## [MATERIAL TO PROCESS]
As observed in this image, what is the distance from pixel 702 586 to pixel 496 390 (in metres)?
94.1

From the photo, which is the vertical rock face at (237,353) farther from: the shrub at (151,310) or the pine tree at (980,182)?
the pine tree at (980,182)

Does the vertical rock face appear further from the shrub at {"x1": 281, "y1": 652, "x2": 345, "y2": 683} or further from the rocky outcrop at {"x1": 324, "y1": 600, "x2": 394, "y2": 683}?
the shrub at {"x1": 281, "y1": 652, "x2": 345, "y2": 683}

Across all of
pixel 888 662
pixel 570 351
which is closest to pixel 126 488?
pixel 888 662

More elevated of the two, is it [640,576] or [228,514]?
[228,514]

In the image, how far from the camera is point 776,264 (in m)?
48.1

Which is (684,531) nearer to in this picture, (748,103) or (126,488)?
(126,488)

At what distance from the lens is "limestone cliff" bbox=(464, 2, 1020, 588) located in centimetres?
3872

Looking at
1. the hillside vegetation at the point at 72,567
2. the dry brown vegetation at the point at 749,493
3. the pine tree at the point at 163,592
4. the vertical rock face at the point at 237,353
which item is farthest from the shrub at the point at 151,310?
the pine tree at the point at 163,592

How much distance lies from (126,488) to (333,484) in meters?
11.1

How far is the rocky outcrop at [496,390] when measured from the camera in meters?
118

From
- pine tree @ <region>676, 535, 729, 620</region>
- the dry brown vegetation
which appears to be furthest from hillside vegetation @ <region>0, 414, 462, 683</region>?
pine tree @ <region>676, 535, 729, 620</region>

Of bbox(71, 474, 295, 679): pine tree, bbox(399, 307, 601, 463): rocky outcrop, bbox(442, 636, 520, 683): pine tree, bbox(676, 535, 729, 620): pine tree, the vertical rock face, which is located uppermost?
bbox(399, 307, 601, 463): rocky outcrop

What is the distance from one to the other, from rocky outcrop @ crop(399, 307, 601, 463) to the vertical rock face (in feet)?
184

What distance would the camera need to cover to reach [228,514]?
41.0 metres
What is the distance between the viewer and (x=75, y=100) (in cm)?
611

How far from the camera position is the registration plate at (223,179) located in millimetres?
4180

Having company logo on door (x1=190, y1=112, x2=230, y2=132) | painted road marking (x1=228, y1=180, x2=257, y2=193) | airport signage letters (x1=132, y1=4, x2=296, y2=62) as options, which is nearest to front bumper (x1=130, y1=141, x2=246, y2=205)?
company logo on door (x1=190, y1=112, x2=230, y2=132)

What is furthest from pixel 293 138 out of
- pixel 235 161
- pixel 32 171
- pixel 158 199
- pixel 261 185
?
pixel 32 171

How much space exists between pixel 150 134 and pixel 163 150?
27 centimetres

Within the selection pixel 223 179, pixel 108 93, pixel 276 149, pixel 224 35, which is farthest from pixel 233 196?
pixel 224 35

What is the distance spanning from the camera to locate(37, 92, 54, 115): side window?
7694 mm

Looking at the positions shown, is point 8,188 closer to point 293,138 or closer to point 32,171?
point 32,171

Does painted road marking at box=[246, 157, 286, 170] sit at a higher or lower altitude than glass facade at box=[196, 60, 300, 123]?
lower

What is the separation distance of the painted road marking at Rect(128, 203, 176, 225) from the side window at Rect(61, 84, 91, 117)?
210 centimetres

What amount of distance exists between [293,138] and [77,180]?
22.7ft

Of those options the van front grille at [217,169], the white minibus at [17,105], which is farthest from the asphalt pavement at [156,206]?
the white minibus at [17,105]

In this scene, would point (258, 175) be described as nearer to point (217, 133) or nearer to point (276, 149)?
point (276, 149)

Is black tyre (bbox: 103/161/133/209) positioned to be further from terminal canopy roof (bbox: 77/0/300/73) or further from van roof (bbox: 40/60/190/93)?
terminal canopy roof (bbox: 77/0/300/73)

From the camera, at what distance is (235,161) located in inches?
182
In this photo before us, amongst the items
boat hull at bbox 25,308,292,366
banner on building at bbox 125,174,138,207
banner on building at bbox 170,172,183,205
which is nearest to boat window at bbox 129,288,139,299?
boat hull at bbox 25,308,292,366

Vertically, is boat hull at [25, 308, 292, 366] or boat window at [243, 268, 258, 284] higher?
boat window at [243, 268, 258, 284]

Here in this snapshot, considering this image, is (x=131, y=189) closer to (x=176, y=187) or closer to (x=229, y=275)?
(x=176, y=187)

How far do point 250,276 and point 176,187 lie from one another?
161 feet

## [TASK BRIEF]
Copy every one of the rows above word for word.

## [FINAL RESULT]
As observed in this image, what is the distance from pixel 702 586 to pixel 496 390 (in metres)?
94.1

From the photo, which is the vertical rock face at (237,353) farther from: the shrub at (151,310) or the pine tree at (980,182)?
the pine tree at (980,182)

Does the vertical rock face appear further from the shrub at {"x1": 281, "y1": 652, "x2": 345, "y2": 683} or further from the rocky outcrop at {"x1": 324, "y1": 600, "x2": 394, "y2": 683}?
the shrub at {"x1": 281, "y1": 652, "x2": 345, "y2": 683}

Across all of
pixel 888 662
pixel 570 351
which is closest to pixel 126 488?
pixel 888 662

More elevated of the two, is it [640,576] or [228,514]?
[228,514]

In the image, how far from the camera is point 776,264 (in m)?
48.1

Which is (684,531) nearer to in this picture, (748,103) or (126,488)?
(126,488)

At what distance from the lens is "limestone cliff" bbox=(464, 2, 1020, 588) located in centimetres?
3872

Looking at
1. the hillside vegetation at the point at 72,567
2. the dry brown vegetation at the point at 749,493
3. the pine tree at the point at 163,592
4. the vertical rock face at the point at 237,353
which item is farthest from the shrub at the point at 151,310?
the pine tree at the point at 163,592

How much distance lies from (126,488) to (333,484) in meters?
11.1

How far is the rocky outcrop at [496,390] when measured from the camera in meters?
118

From
- pine tree @ <region>676, 535, 729, 620</region>
- the dry brown vegetation
which appears to be furthest from hillside vegetation @ <region>0, 414, 462, 683</region>?
pine tree @ <region>676, 535, 729, 620</region>

Of bbox(71, 474, 295, 679): pine tree, bbox(399, 307, 601, 463): rocky outcrop, bbox(442, 636, 520, 683): pine tree, bbox(676, 535, 729, 620): pine tree, the vertical rock face, which is located uppermost?
bbox(399, 307, 601, 463): rocky outcrop

What is the distance from one to the other, from rocky outcrop @ crop(399, 307, 601, 463) to the vertical rock face (in feet)?
184

What distance would the camera need to cover to reach [228,514]?
41.0 metres
What is the distance between the viewer and (x=75, y=100) (in cm)?
611

How far from the camera position is the registration plate at (223,179) located in millimetres?
4180

Having company logo on door (x1=190, y1=112, x2=230, y2=132) | painted road marking (x1=228, y1=180, x2=257, y2=193) | airport signage letters (x1=132, y1=4, x2=296, y2=62) as options, which is nearest to front bumper (x1=130, y1=141, x2=246, y2=205)?
company logo on door (x1=190, y1=112, x2=230, y2=132)

What is furthest from pixel 293 138 out of
- pixel 235 161
- pixel 32 171
- pixel 158 199
- pixel 261 185
?
pixel 32 171

How much space exists between pixel 150 134 and pixel 163 150?
27 centimetres

Within the selection pixel 223 179, pixel 108 93, pixel 276 149, pixel 224 35, which is farthest from pixel 233 196?
pixel 224 35

What is the distance spanning from the camera to locate(37, 92, 54, 115): side window?
7694 mm

Looking at the positions shown, is point 8,188 closer to point 293,138 or closer to point 32,171?
point 32,171

Does painted road marking at box=[246, 157, 286, 170] sit at a higher or lower altitude than glass facade at box=[196, 60, 300, 123]?
lower

What is the separation distance of the painted road marking at Rect(128, 203, 176, 225) from the side window at Rect(61, 84, 91, 117)?
210 centimetres

What amount of distance exists between [293,138] and [77,180]?
22.7ft

Of those options the van front grille at [217,169], the white minibus at [17,105], which is farthest from the asphalt pavement at [156,206]?
the white minibus at [17,105]

In this scene, would point (258, 175) be described as nearer to point (217, 133) or nearer to point (276, 149)?
point (276, 149)

Is black tyre (bbox: 103/161/133/209) positioned to be further from terminal canopy roof (bbox: 77/0/300/73) or further from van roof (bbox: 40/60/190/93)?
terminal canopy roof (bbox: 77/0/300/73)

From the camera, at what distance is (235,161) located in inches?
182
In this photo before us, amongst the items
boat hull at bbox 25,308,292,366
banner on building at bbox 125,174,138,207
banner on building at bbox 170,172,183,205
which is nearest to boat window at bbox 129,288,139,299?
boat hull at bbox 25,308,292,366

Vertically, is boat hull at [25, 308, 292, 366] or boat window at [243, 268, 258, 284] higher?
boat window at [243, 268, 258, 284]

Here in this snapshot, considering this image, is (x=131, y=189) closer to (x=176, y=187) or closer to (x=229, y=275)?
(x=176, y=187)

How far do point 250,276 and point 176,187 lie from one another?
161 feet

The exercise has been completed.